Ma la delega non è possibile, come forse, pur "inconsapevolmente", sanno o temono anche i due protagonisti, che si consegnano, finalmente paghi, alla morte prima dell’annuncio dell’oratore. Il sipario si chiude sui suoni inarticolati, roboanti fino a stordire, ma inintellegibili, di questi; forse egli pure non ha capito il messaggio del vecchio; o, forse, non sa nemmeno lui esprimerlo: la condanna del vecchio è, in realtà, estesa a tutta l’umanità. Una battuta di lei sembra avallare questa interpretazione: "riuscire a vivere nelle nostre parole": significa colmare l’abisso tra l’essere e l’agire, obiettivo irraggiungibile.
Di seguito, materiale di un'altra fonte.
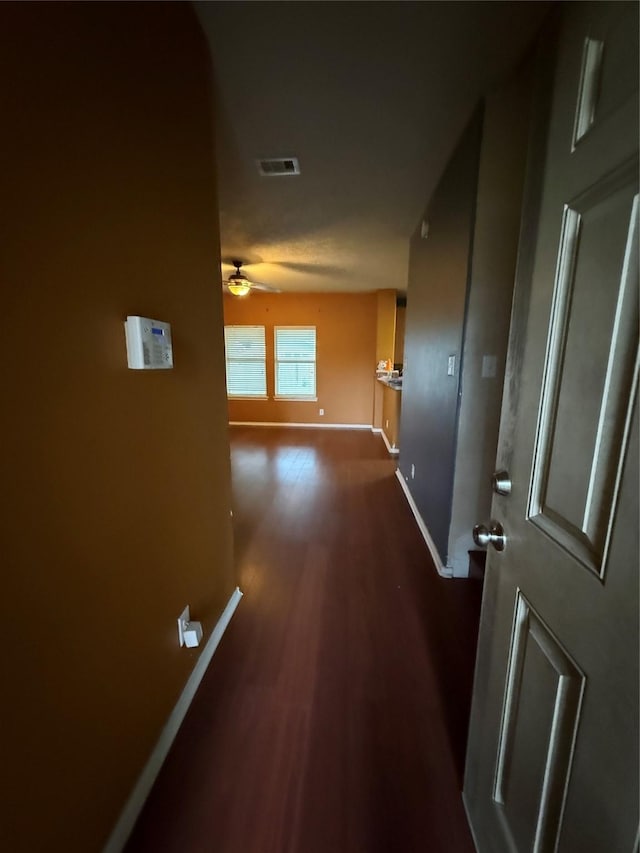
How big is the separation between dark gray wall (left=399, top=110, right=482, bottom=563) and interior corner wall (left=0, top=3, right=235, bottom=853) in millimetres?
1417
Questa vecchiaia, spinta agli estremi dell’eternità per trovare il senso della vita, viene vissuta con rimpianto da lui; da lei, invece, con una sorta di incoscienza, tra cui trapelano sprazzi di dubbio in coincidenza dei gorgoglii che preannunciano una catastrofe finale che non vuole venire.

In questa desolazione, lui si aggrappa ai ricordi –la donna amata in gioventù, che ritrova al convegno, ma con "il naso più lungo, le orecchie a punta", cambiamento in cui si adombra la metamorfosi quasi diabolica che il passare degli anni comporta-; lei, che il marito chiama Semiramide, abbina alla lussuria del nome della regina asiatica una grottesca concretizzazione di essa nei fatti: le sue reazioni alle avances di un invisibile corteggiatore sono meno che scandalizzate, grottesche le sue smancerie ed i suoi abiti da ragazzina.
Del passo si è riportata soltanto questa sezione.